Monemvasia – Chasing the Lakonian dream

Visiting Lakonia has always been a dream. Perhaps it was the captivating scenery, the dashing old tower villages, the legendary history or merely the fact that this was where the greatest love story ever took place.

 

 

We set off on a Friday morning with the only intention of getting as far as possible from the hustle and bustle of the city and frankly, finding a good enough reason not to come back-at least not very soon!

We had our coffee and our playlist and we were good to go, occasionally pitching ideas as to where we should stop first. We eventually decided to take a detour round Mystras and then, drive north to Monemvasia.

The boundaries of Lakonia have changed little since King Menelaus ruled the powerful mountain-skirted realm in Mycenaean times. The view from the Byzantine Empire’s last stronghold, at the base of Mountain Taygetos overlooking the city of Sparta, sets you in a state of awe of what existed there.

Climbing the hill was a challenge but we were happy to take it. There are dozens of monasteries and churches scattered around the Byzantine town to explore and the ruins of houses and mansions in between give you a good glimpse of what life used to be like back in he 1500’s.

 

In fact, Mystras was inhabited up until the 1820’s when it was finally abandoned when the Turks re-took much of the Peloponnese after Ibriham Pasha’s invasion from Egypt. On our way down the hill, we paid a visit to the Pantanassa convent, inhabited by nuns who are the only people living in the city of Mystras today and will be happy to welcome you -hopefully- with some loukoumakia (traditional Greek sweet treat).

Stored data entries:

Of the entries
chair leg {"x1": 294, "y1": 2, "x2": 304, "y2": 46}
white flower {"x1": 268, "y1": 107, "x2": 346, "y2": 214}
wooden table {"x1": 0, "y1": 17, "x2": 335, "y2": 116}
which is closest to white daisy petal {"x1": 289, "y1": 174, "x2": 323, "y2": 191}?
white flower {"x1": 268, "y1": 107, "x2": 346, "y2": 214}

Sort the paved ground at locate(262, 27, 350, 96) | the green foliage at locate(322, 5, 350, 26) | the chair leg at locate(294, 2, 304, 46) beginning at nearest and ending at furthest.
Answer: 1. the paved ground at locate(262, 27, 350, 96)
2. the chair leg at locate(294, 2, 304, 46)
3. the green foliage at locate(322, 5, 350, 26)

--

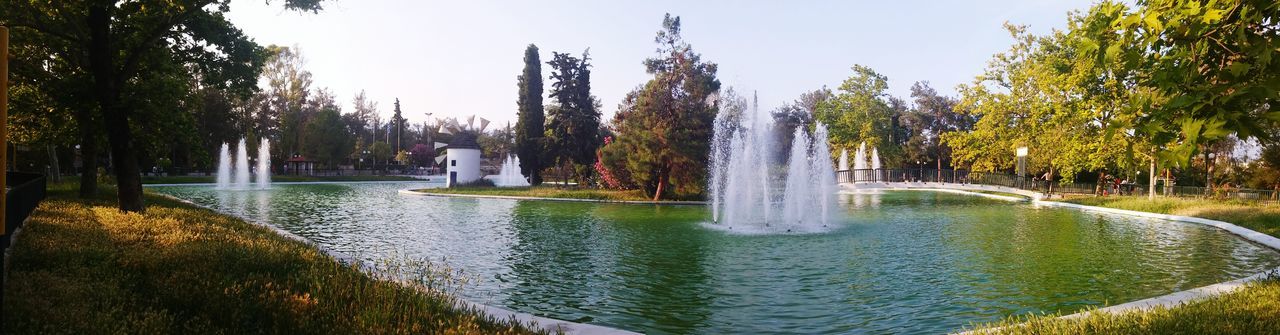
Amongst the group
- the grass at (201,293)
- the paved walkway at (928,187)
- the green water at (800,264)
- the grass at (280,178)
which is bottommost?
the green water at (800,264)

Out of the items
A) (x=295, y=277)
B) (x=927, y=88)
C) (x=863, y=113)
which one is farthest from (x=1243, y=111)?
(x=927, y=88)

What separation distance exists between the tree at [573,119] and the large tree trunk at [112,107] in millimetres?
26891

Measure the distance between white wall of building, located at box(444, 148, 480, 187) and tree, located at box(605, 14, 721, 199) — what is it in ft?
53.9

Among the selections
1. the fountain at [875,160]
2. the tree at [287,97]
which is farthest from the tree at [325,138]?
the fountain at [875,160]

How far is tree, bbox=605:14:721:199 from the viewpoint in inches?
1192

#### How to complete this task:
Please answer from the Lakonia travel text: who are the only people living in the city of Mystras today?

#### Exercise result:
The nuns of the Pantanassa convent.